→ To do:
(1) Using the Umbrella Galaxy image description below, decide whether each statement agrees with it, answering yes or no and quoting the words of the description that decide it. (a) The galaxy lies 62 million light years away in Coma Berenices. (b) The image is oriented with north at the top. (c) The blue channel images were stacked for 2.3 hours.
(2) Show every line of the rows below that contains the string "list", matching case exactly.

→ Document section:
• • • • • • •

Chilescope, Telescopes 2 and 3

Date/Time of photo:

Several moonless nights between March 21 and July 7, 2021


Telescope: ASA 0.5-m Newtonian, field-corrected (f/3.8); Camera: Unbinned FLI ProLine 16803; Filters: Astrodon Red, Green, and Blue; Exposure Time: Guided, 10-min red and green, 5-min blue; Plate Scale: 0.9 arcsec/pixel


Large spiral galaxies slowly assemble over time by accreting stars, gas and dark matter from dwarf satellites that are captured into orbit and tidally disrupted. Faint stellar streams representing the remnants of several such encounters have been identified recently in the halo of our own Milky Way. The moderately-inclined Umbrella Galaxy (NGC 4651) shown here, located 62 million light years away in Coma Berenices, provides a striking panoramic view of this process. The crescent-shaped feature on the left (east) side of this image emanates laterally from an enormous stellar jet that extends nearly 100 thousand light-years from the galaxy’s bright disk. Resembling an open umbrella shielding its larger host, these structures and two shell-like plumes on the west side of the spiral are consistent with multiple wrappings of a single tidal stream that formed as a smaller galaxy slowly tore apart sweeping back and forth through the disk on very eccentric orbits. The dwarf’s remnant core can still be seen as a small “dot” located about one-third of the way down the jet from the crescent. This 20.3-arcmin square image is oriented with north down and east to the left. Individual channel images were stacked for 2.3-hr (red), 1.7-hr (green), and 1.9-hr (blue) in CCDStack v.2 and processed to color using Photoshop CC 2019.

• • • • • • •

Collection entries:

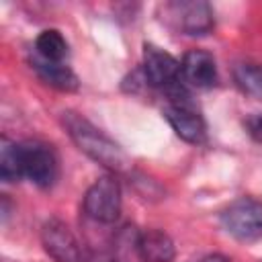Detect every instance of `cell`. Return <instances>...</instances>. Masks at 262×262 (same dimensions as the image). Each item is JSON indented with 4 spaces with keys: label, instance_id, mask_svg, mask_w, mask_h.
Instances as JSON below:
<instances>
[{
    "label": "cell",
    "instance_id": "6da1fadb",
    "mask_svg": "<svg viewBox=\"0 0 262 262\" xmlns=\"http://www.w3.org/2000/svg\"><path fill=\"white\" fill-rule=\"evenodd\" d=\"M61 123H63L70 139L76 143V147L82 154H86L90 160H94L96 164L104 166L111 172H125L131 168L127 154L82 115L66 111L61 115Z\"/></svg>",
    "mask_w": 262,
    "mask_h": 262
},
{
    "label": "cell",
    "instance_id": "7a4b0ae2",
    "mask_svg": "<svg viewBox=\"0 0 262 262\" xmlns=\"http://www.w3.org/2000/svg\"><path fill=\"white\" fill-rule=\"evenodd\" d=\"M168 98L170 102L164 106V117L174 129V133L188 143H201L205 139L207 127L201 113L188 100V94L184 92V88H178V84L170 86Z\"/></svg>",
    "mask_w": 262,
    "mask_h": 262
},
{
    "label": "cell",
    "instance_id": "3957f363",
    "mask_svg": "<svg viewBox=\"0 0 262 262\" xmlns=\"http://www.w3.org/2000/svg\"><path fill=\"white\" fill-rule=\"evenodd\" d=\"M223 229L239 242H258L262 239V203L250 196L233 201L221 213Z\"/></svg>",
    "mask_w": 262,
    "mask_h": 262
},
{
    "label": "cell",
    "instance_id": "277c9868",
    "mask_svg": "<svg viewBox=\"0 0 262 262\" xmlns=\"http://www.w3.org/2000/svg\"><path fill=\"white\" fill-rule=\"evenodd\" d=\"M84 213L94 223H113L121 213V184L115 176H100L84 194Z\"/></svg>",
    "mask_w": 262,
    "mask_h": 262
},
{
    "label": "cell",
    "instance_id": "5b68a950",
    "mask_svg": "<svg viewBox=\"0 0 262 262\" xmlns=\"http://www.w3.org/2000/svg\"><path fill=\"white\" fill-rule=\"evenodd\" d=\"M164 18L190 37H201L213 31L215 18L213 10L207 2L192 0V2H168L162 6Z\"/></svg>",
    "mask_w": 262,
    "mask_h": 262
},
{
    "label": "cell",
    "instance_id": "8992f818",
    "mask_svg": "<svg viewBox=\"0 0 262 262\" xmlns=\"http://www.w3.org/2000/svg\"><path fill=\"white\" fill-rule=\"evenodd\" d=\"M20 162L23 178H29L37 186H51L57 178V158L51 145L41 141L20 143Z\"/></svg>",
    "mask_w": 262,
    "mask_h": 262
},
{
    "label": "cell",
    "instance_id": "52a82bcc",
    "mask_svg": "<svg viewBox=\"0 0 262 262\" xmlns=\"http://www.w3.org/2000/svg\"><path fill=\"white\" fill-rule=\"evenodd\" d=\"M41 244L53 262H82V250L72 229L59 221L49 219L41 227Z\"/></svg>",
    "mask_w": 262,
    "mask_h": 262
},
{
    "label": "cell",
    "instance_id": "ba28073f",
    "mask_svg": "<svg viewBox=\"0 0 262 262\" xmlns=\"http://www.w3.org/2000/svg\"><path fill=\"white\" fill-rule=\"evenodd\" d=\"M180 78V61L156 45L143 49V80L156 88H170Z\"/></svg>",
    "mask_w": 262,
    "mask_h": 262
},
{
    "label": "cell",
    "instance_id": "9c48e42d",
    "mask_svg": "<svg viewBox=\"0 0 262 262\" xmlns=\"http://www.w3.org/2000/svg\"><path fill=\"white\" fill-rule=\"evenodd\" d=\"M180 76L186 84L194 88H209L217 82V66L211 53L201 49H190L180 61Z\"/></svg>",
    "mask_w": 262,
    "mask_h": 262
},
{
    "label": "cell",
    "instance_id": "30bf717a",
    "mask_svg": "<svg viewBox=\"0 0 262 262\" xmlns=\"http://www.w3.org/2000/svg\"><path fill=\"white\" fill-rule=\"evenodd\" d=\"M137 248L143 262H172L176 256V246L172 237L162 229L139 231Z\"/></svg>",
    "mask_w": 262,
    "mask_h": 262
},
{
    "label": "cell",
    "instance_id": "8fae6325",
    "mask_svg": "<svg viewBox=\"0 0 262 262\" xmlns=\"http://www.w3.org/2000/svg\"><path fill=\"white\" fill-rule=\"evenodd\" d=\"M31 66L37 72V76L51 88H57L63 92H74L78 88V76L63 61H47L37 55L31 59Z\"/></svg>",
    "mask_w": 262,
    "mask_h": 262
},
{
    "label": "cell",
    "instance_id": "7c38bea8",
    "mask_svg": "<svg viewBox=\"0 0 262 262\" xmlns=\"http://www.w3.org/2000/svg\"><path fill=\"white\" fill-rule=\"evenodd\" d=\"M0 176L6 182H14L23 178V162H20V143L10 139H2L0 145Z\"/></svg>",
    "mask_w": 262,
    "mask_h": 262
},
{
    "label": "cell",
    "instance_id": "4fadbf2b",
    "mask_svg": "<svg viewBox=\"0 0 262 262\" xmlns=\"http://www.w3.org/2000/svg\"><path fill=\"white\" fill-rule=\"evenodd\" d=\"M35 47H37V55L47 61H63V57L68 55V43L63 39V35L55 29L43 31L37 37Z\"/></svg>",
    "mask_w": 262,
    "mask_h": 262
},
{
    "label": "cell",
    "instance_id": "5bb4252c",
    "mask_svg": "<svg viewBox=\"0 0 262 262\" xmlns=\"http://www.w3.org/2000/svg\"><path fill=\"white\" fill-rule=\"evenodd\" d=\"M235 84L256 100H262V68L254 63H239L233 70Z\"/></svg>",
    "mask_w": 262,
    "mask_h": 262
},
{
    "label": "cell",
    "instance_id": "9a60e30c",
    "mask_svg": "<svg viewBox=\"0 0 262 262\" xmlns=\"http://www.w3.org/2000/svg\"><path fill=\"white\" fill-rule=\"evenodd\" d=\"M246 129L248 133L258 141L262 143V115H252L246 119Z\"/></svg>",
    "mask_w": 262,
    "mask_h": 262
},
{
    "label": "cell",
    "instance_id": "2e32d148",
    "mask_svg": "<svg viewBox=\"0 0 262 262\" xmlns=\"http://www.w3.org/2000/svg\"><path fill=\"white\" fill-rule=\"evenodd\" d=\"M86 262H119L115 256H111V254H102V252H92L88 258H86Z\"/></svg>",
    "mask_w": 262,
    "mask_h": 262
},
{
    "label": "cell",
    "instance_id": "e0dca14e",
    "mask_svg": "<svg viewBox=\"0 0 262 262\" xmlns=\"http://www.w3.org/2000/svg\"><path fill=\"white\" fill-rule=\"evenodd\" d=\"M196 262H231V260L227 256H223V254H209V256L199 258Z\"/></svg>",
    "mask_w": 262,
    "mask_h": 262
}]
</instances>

• • • • • • •

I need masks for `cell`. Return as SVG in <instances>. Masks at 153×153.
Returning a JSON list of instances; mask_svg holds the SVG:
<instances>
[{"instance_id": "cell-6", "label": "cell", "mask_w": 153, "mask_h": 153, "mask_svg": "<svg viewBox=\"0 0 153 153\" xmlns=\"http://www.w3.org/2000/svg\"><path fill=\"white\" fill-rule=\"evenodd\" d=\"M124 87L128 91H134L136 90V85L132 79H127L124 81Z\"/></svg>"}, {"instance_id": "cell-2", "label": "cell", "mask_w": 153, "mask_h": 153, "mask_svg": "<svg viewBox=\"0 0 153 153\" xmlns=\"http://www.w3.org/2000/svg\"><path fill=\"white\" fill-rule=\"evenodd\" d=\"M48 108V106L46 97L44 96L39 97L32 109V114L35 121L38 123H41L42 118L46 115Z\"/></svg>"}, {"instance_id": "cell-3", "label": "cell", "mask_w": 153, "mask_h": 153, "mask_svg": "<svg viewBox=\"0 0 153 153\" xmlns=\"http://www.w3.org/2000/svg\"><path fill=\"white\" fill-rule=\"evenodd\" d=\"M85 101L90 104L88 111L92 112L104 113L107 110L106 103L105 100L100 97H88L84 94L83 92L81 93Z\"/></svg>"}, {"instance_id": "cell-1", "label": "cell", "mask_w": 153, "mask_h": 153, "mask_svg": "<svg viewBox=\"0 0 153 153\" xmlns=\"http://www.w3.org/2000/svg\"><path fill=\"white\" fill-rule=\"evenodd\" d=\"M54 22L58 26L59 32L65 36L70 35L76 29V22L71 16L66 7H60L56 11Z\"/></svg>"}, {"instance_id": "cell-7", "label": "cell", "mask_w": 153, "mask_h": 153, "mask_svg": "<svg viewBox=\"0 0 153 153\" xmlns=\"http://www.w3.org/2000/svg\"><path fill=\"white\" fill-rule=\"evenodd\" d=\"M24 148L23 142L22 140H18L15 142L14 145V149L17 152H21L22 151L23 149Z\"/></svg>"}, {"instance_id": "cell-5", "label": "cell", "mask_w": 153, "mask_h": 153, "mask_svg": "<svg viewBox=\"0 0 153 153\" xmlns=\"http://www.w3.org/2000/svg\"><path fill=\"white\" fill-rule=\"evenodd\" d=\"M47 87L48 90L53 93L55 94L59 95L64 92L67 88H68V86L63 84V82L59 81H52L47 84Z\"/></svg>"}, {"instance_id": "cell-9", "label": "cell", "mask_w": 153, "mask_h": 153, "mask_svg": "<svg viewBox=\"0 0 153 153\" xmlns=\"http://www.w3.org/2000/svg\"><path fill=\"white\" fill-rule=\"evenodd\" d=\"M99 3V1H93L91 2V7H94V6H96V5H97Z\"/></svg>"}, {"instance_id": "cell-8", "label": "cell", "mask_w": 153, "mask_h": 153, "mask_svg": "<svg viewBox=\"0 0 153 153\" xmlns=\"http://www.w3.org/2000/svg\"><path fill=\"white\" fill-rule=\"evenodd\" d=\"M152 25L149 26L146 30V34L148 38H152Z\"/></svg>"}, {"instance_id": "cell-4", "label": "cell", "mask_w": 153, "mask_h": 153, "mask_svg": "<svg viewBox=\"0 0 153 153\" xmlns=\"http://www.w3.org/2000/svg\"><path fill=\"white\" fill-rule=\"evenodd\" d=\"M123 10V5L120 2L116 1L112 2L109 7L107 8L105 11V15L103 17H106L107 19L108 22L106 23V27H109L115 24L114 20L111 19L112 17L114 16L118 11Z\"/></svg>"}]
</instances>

• • • • • • •

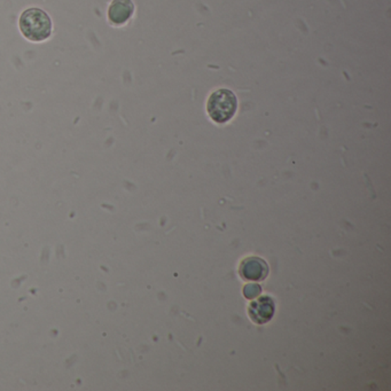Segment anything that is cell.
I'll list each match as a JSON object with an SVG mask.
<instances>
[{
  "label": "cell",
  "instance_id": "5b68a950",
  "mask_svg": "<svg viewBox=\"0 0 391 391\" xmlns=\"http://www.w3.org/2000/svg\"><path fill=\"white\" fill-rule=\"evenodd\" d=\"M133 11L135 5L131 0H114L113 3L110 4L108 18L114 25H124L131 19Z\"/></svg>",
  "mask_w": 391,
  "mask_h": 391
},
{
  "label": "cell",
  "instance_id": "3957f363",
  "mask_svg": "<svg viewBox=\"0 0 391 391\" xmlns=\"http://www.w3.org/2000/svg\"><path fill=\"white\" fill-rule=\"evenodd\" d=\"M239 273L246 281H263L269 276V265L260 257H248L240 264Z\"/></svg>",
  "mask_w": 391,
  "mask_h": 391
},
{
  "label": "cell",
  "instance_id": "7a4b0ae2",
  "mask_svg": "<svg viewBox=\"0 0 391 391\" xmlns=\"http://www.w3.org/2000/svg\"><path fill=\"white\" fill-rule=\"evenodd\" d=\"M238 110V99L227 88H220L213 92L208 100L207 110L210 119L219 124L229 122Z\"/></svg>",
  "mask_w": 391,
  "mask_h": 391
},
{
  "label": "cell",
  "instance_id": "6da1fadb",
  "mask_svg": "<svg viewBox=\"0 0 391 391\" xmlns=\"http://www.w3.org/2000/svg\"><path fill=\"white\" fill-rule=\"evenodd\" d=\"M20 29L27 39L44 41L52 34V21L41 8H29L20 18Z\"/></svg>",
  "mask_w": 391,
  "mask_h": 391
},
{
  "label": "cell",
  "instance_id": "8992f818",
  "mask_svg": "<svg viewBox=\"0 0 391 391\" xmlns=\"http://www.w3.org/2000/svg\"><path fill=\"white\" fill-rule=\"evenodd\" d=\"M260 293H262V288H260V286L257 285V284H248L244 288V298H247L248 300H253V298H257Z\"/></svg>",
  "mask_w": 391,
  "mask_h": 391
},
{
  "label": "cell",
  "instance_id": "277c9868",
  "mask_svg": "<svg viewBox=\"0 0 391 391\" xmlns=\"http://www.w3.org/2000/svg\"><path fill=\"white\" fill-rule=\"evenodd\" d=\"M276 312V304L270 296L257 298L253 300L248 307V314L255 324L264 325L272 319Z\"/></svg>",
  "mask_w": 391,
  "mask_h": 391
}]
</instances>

• • • • • • •

→ Exercise solutions:
(1)
(a) Yes: "located 62 million light years away in Coma Berenices"
(b) No: "oriented with north down and east to the left"
(c) No: "1.9-hr (blue)"

(2)
Returning a JSON list of instances; mask_svg holds the SVG:
I'll list each match as a JSON object with an SVG mask.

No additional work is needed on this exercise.